Il presidente americano Biden non ha apportato modifiche sostanziali alla politica di base portata avanti dal suo predecessore: sebbene gli Stati Uniti vendano armi difensive a Taiwan e mantengano legami non ufficiali, infatti, non supportano l’indipendenza di Taiwan e non si sono mai impegnati esplicitamente a difendere Taiwan dall’invasione cinese, ma persistono nella politica dell’ex presidente Donald Trump nell’approfondimento dei legami con l’isola, incluso il rilancio dei colloqui commerciali, il rafforzamento della cooperazione con la guardia costiera taiwanese e l’allentamento dei limiti ai contatti tra i funzionari del governo degli Stati Uniti e di Taiwan. Allo stesso tempo, Stati Uniti e Cina hanno continuato a litigare su questioni come Hong Kong, Xinjiang, diritti umani, sicurezza informatica e commercio, con i diplomatici dei due paesi che si sono presi “a pesci in faccia” pubblicamente durante i colloqui in Alaska a marzo. E sebbene ci siano segni di un disgelo nelle relazioni, incluso un vertice virtuale tra Biden e Xi previsto entro la fine dell’anno, tale progresso potrebbe essere compromesso proprio dal disaccordo su Taiwan.
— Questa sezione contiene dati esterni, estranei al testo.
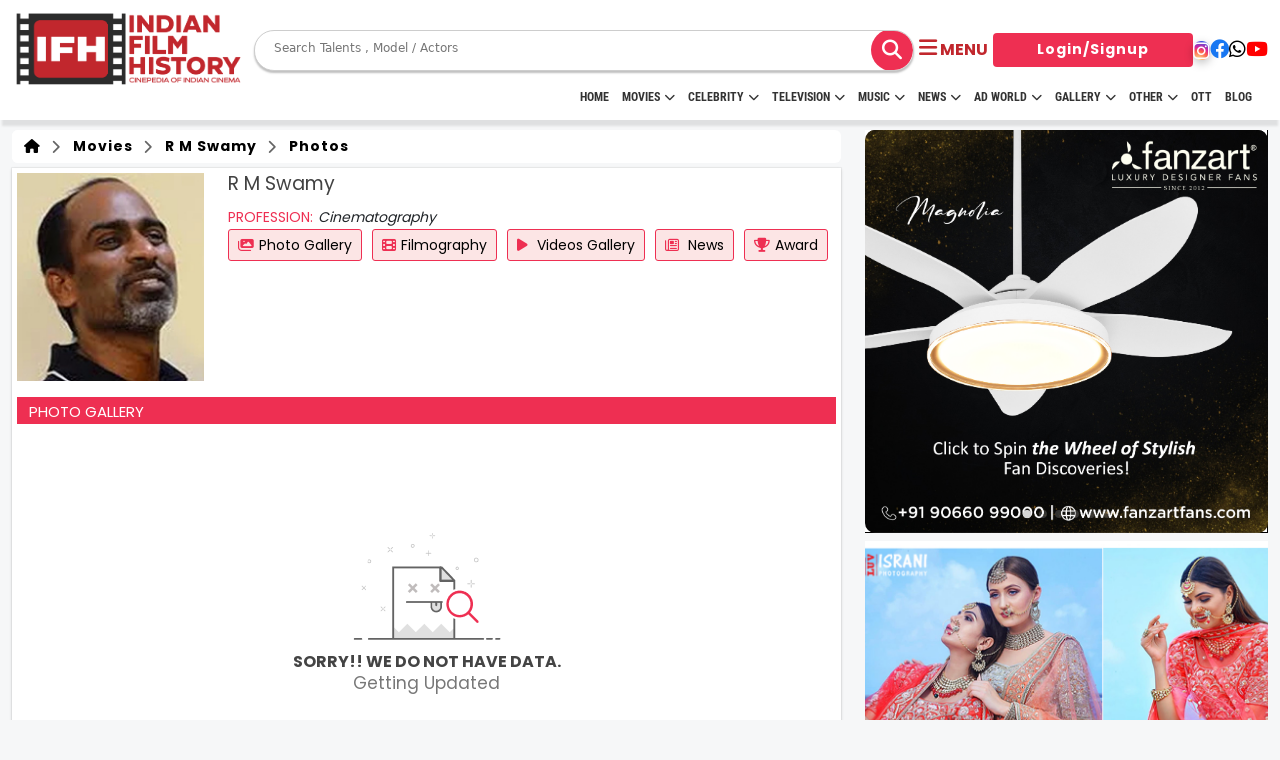

--- FILE ---
content_type: text/html; charset=UTF-8
request_url: https://www.indianfilmhistory.com/set-and-get-page-counter
body_size: -327
content:
{"current_page_counter":9,"current_global_counter":12166302}

--- FILE ---
content_type: text/html; charset=UTF-8
request_url: https://www.indianfilmhistory.com/celebrity/gallery-photo-ajax/r-m-swamy
body_size: 270
content:
<!-- Content -->
<div class="row">
  <div class="col-md-12 col-sm-12 col-xs-12">
    <div class="upcoming-box video-row news-grid mob-no-pad">
      <div class="gallery-photo-section actor-gallery">
        <div class="row">
          <h3 class="post-title">Photo Gallery</h3>
          
          
          <div class="no-data-found-box">
    <img src="https://www.indianfilmhistory.com/assets/images/icons/no-data-found.png" alt="">
    <h2>Sorry!! We do not have data.</h2>
    <h3>Getting Updated</h3>
</div>
        </div>
      </div>
    </div>
  </div>
</div>
<!-- Pagination -->
<div class="row">
  <div class="col-md-12 Ad_ag_pagination mt-3">
    <ul class="pagination">
                      </ul>
  </div>
</div>
<script>
  $('.pagination').on('click', '.pager', function(e) {

    var base_url = $('#base_url').val();
    var page = $(this).attr('data-pageno');
    var slug = 'r-m-swamy';

    $.ajax({
      type: "post",
      url: base_url + "celebrity/gallery-photo-ajax/" + slug,
      data: {
        page: page,
        slug: slug
      },
      dataType: "html",
      beforeSend: function() {
        html = '<div id="ajax-loader" class="mt-5 text-center"><div class="spinner-border spinner-border-lg"></div><br><span class="">Loading...</span></div>';
        $("#gallery-grid").html(html);
      },
      success: function(response) {
        $("#gallery-grid").html(response);
      }
    });

  });
</script>

--- FILE ---
content_type: text/html; charset=utf-8
request_url: https://www.google.com/recaptcha/api2/aframe
body_size: 266
content:
<!DOCTYPE HTML><html><head><meta http-equiv="content-type" content="text/html; charset=UTF-8"></head><body><script nonce="kj_3ZaodNSOsBpOrlmgupA">/** Anti-fraud and anti-abuse applications only. See google.com/recaptcha */ try{var clients={'sodar':'https://pagead2.googlesyndication.com/pagead/sodar?'};window.addEventListener("message",function(a){try{if(a.source===window.parent){var b=JSON.parse(a.data);var c=clients[b['id']];if(c){var d=document.createElement('img');d.src=c+b['params']+'&rc='+(localStorage.getItem("rc::a")?sessionStorage.getItem("rc::b"):"");window.document.body.appendChild(d);sessionStorage.setItem("rc::e",parseInt(sessionStorage.getItem("rc::e")||0)+1);localStorage.setItem("rc::h",'1768779329941');}}}catch(b){}});window.parent.postMessage("_grecaptcha_ready", "*");}catch(b){}</script></body></html>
L’attività militare della Cina vicino all’isola ”è destabilizzante, rischia di spingere Pechino a calcoli errati e ha il potenziale per minare la pace e la stabilità regionali”, ha detto il segretario di Stato Antony Blinken in una conferenza stampa questo mese. Mentre dal canto suo, in una conferenza stampa la scorsa settimana, il portavoce del ministero degli Esteri cinese, Zhao Lijian, ha affermato che gli Stati Uniti stanno “alimentano il confronto geopolitico” vendendo armi a Taiwan, facendo atterrare aerei militari statunitensi sull’isola e inviando navi da guerra attraverso lo stretto di Taiwan. “Gli Stati Uniti sono un piantagrane globale” ha aggiunto senza mezzi termini Zhao, “un sabotatore della pace e della stabilità regionali e una minaccia per la solidarietà e la cooperazione”.
Per colmo di ipocrisia, poi, non bisogna dimenticare che la maggior parte dei paesi oggi – Stati Uniti, molto significativamente, compresi – ha pieni legami diplomatici con la Cina anziché con Taiwan e non riconosce Taiwan come stato sovrano. E i vasti giochi di guerra tenuti da Washington all’inizio di quest’anno nell’area, se hanno potuto dimostrare che le forze americane sarebbero in grado di contrastare un’invasione cinese simulata di Taiwan nell’anno 2030, non potrebbero evitare di trasformare una eventuale vittoria in una classica vittoria di Pirro, con una massiccia perdita di vite umane. E chi, in America, e altrove nel Mondo, sarebbe pronto a “morire per Taiwan”?